Poland's efforts in the domain of security and defense are certainly no luxury. The security environment today is shifting rapidly. In less than a decade, global strategic trends have changed dramatically, and the dream of expansion of transatlantic security has been replaced by a general feeling of uncertainty. The events in the Levant, the Sahel, and Ukraine have revealed a deeply unstable European neighbourhood, combined with an economic crisis that has led to unhelpful military restraint. Transatlantic cooperation is now facing a very different security environment, in which Poland, Europe and the United States will have to realistically assess how to remain credible security providers.

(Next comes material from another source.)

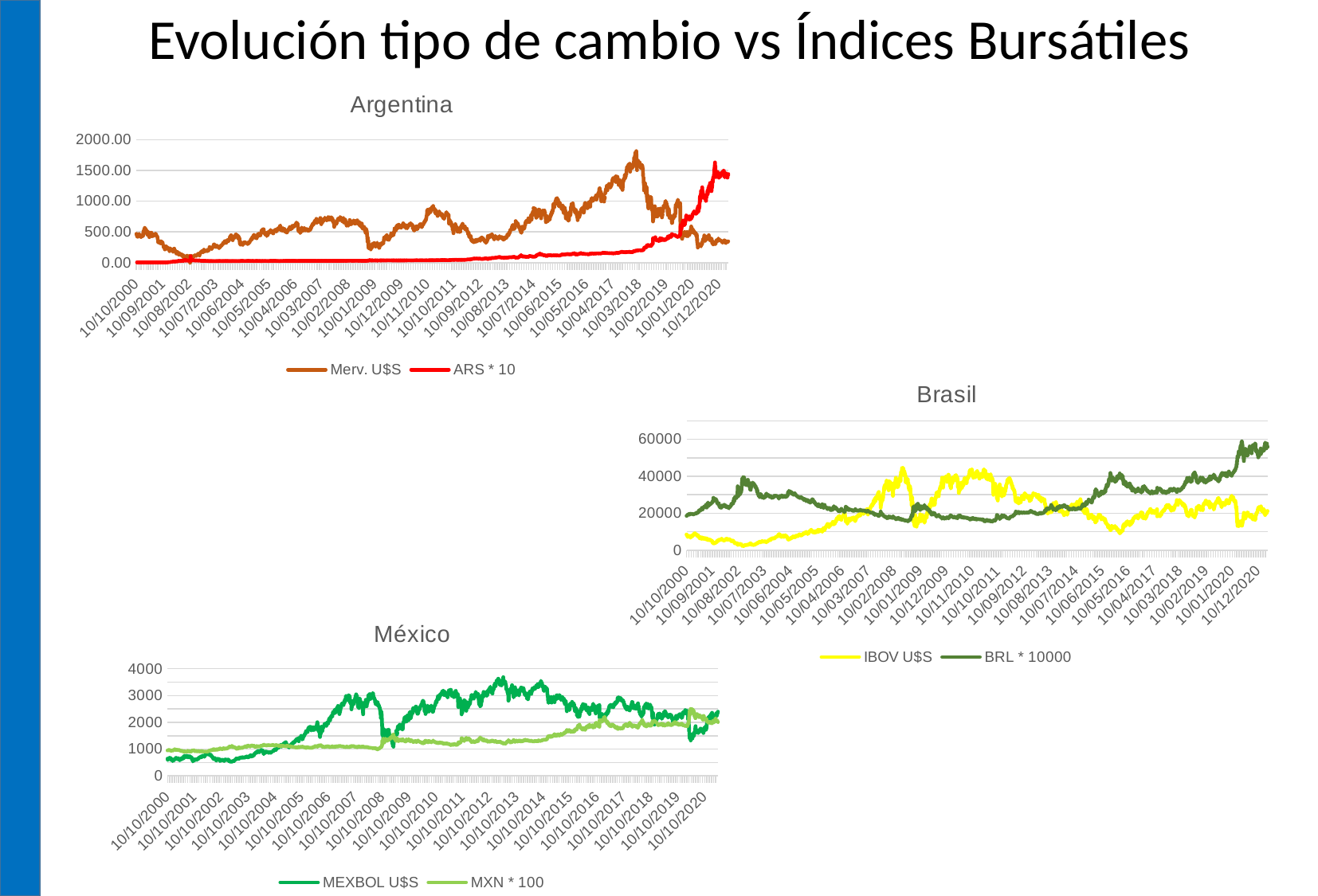
In the Brasil chart, is the value of IBOV U$S at 10/10/2000 greater or less than 20000? less What kind of chart is the Argentina chart? line chart In the Brasil chart, at 10/12/2020, which series is higher, IBOV U$S or BRL * 10000? BRL * 10000 In the Argentina chart, which series is drawn in red? ARS * 10 In the Brasil chart, is the value of BRL * 10000 at 10/12/2020 greater or less than 40000? greater In the Argentina chart, is the highest value reached by Merv. U$S greater or less than 1500.00? greater What are the two series named in the legend of the México chart? MEXBOL U$S and MXN * 100 In the Argentina chart, at the end of the period (10/12/2020), which series has the higher value, Merv. U$S or ARS * 10? ARS * 10 In the México chart, does the MXN * 100 series generally rise or fall from 10/10/2000 to 10/10/2020? rise How many series does the legend of the Brasil chart list? 2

Naturally, Poland is particularly concerned by the disruptive events in Eastern Europe that have put its military, energy and economic security at risk. The unrest in Ukraine, Georgia and Moldova, to Russia's revisionist foreign policy and revanchist military power, to the European Union's inability or unwillingness to take a stand in its East, and a growing sense that the U.S. is disengaging from European defense matters, are propelling Poland and many other European nations into an era of increasing uncertainty about their own security. In addition, a question remains as to whether NATO's response to these challenges has effectively strengthened the Alliance's image of a power to be taken seriously. The turmoil in Ukraine, for instance, has been widely interpreted as a boost for NATO's strategic unity, but the crisis has also cast serious doubt in NATO's most eastern member states over whether the Alliance would come to their rescue if they were to face aggression from a revisionist power.

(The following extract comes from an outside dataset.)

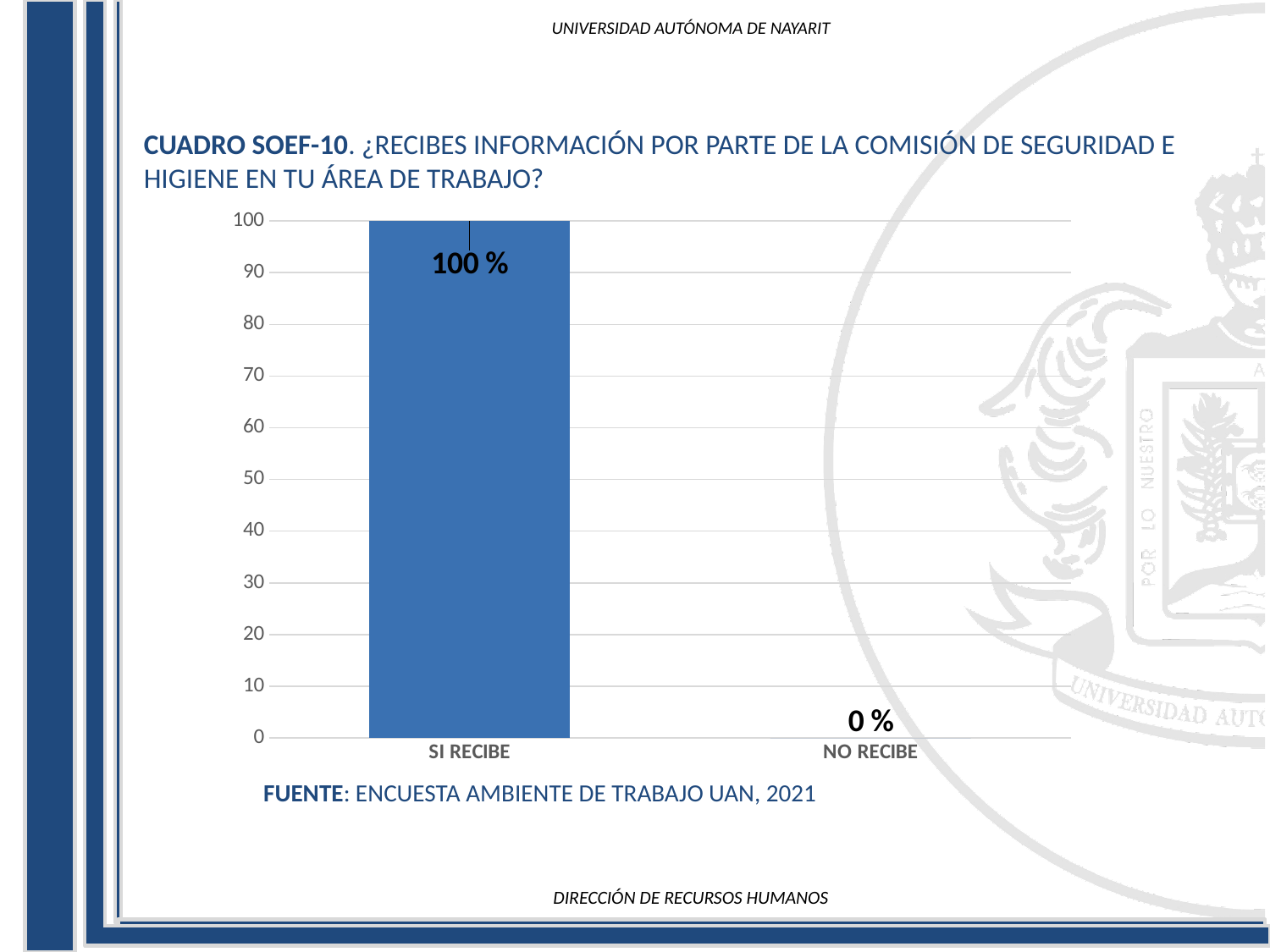
What is the maximum value shown on the vertical axis? 100 What is the difference between the values for SI RECIBE and NO RECIBE? 100 % Which category has the highest value? SI RECIBE What kind of chart is shown on the slide? bar chart Which category has the lowest value? NO RECIBE What is the value for NO RECIBE? 0 % What source is cited below the chart? ENCUESTA AMBIENTE DE TRABAJO UAN, 2021 Which is larger, the value for SI RECIBE or the value for NO RECIBE? SI RECIBE How many categories are shown on the x axis? 2 What is the value for SI RECIBE? 100 % Is the value for SI RECIBE greater or less than 50? greater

An Alliance increasingly preoccupied by deterrence and strategic credibility will be more receptive to the dangers faced by its border states. For Poland, as the host of the 2016 NATO Summit, there is an opportunity worth seizing. In the next two years, Warsaw will have the chance to more actively shape the NATO agenda, and to seek, together with other allies and the international staff at NATO HQ, solutions for concerns surrounding the future of Alliance resources and capabilities, the commitment of member states toward Article 5 obligations, or the support of their public opinions for high-visibility military operations. NATO has the important task ahead of addressing its most pressing vulnerabilities: from closing the gap on diverging perceptions of threats among member states, to tackling its declining strategic credibility internally and externally, to making the institution more flexible to perform the tasks of collective defense, collective security and crisis management simultaneously.

Hosting the next NATO Summit also offers Poland the chance to encourage the timely implementation of important decisions that were taken in Wales. One such decision is NATO's Readiness Action Plan that should underpin deterrence with a continuous military preserve in Eastern Europe and the proven capacity to reinforce quickly if one ally was to face aggression. Warsaw has played a very active role in this debate, and the proposed expansion of the NATO outpost base at Szczecin in western Poland therefore forms a critical move to reassure allies in the region. Getting the Readiness Action Plan right is essential because NATO will not present a united front if certain allies continue to feel inadequately protected while others feel that enhanced security in one region is at the expense of NATO's presence in their own neighbourhood.

Europe's Iron Curtain might have fallen twenty five years ago, but today the goal of a "Europe whole and free" is again in peril. The NATO Summit 2014 was a positive step toward identifying the most pressing priorities for the Alliance, but it will be essential to create continuity among the conclusions that were arrived at and turn new ideas that were embraced into actions. As Poland and the allies plan for the 2016 NATO Summit in Warsaw, Poland, it should use the lessons of its own history, provide a platform to foster the implementation of NATO's priorities, and play a leading role in shaping the conversation within the Alliance in the coming years.

Bruno Lété is a senior program officer for foreign and security policy at the German Marshall Fund of the United States in Brussels.